«Да, осень подкралась ко мне незаметно, предательски», — с горечью думал Михеев, медленными шагами приближаясь к озеру и чувствуя во всем теле усталость. Воздух был насыщен сыростью и запахом увядающих трав сладковатым и терпким. Представил себе прозрачную до дна холодную озерную воду, в которой бы хорошо искупаться, чтобы взбодрить себя и прогнать усталость, однако знал: этого делать не станет. Прошли времена, когда рискованная купель проходила для него безнаказанно.
Придется уйти. Молодому уступить место придется. И скоро. Он это понял, побывав недавно на приеме у начальника войск. Был предварительный разговор о будущем заместителе.

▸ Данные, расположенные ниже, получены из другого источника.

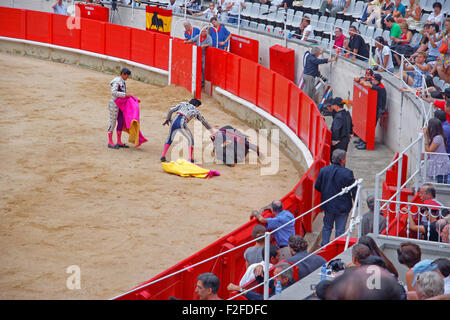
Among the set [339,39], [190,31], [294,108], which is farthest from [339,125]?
[190,31]

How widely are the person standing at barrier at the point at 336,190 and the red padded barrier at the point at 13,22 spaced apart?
1845cm

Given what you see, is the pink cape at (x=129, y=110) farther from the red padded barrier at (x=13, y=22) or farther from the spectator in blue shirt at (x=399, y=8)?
the red padded barrier at (x=13, y=22)

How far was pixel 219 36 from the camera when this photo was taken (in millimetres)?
20062

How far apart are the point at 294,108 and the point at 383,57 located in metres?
2.08

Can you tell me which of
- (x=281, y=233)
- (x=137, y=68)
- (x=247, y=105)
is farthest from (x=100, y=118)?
(x=281, y=233)

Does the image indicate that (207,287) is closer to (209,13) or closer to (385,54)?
(385,54)

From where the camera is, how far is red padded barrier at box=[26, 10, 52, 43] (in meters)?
25.0

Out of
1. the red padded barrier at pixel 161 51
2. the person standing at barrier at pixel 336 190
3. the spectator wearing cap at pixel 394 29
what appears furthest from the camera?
the red padded barrier at pixel 161 51

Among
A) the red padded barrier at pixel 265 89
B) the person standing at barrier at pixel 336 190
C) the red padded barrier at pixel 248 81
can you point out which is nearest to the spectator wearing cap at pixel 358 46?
the red padded barrier at pixel 265 89

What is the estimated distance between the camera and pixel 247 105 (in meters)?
17.7

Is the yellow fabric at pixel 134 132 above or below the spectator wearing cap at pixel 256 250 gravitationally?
below

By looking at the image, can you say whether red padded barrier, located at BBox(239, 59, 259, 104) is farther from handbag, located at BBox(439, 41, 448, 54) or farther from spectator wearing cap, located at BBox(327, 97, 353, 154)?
spectator wearing cap, located at BBox(327, 97, 353, 154)

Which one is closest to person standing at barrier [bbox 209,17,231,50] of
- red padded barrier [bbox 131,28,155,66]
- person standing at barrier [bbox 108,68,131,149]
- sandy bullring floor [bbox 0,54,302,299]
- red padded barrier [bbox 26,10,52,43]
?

— Вы хотели сказать: преемнике? — напрямик спросил он начальника войск и впервые почувствовал, как болезненно ему будет покинуть свой пост.
— Мы вас не торопим, однако готовить преемника нужно. Не мне вам говорить.
Михеев назвал фамилию Голова. Видно, у командующего был на примете другой человек. Он долго молчал, подперев голову кулаком и уставясь на огромную, во всю стену, карту страны с обозначенной на ней извилистой лентой границы.
— Вам с ним работать, — наконец услышал Михеев. — Представляйте на вашего Голова документы.
23
Он застал Голова в канцелярии. Подполковник стоял у окна, неестественно напряженный, опершись на неширокий, крашенный белилами подоконник. Перед ним вытянулся высокий солдат с несколько бледным лицом и щеголеватыми усиками.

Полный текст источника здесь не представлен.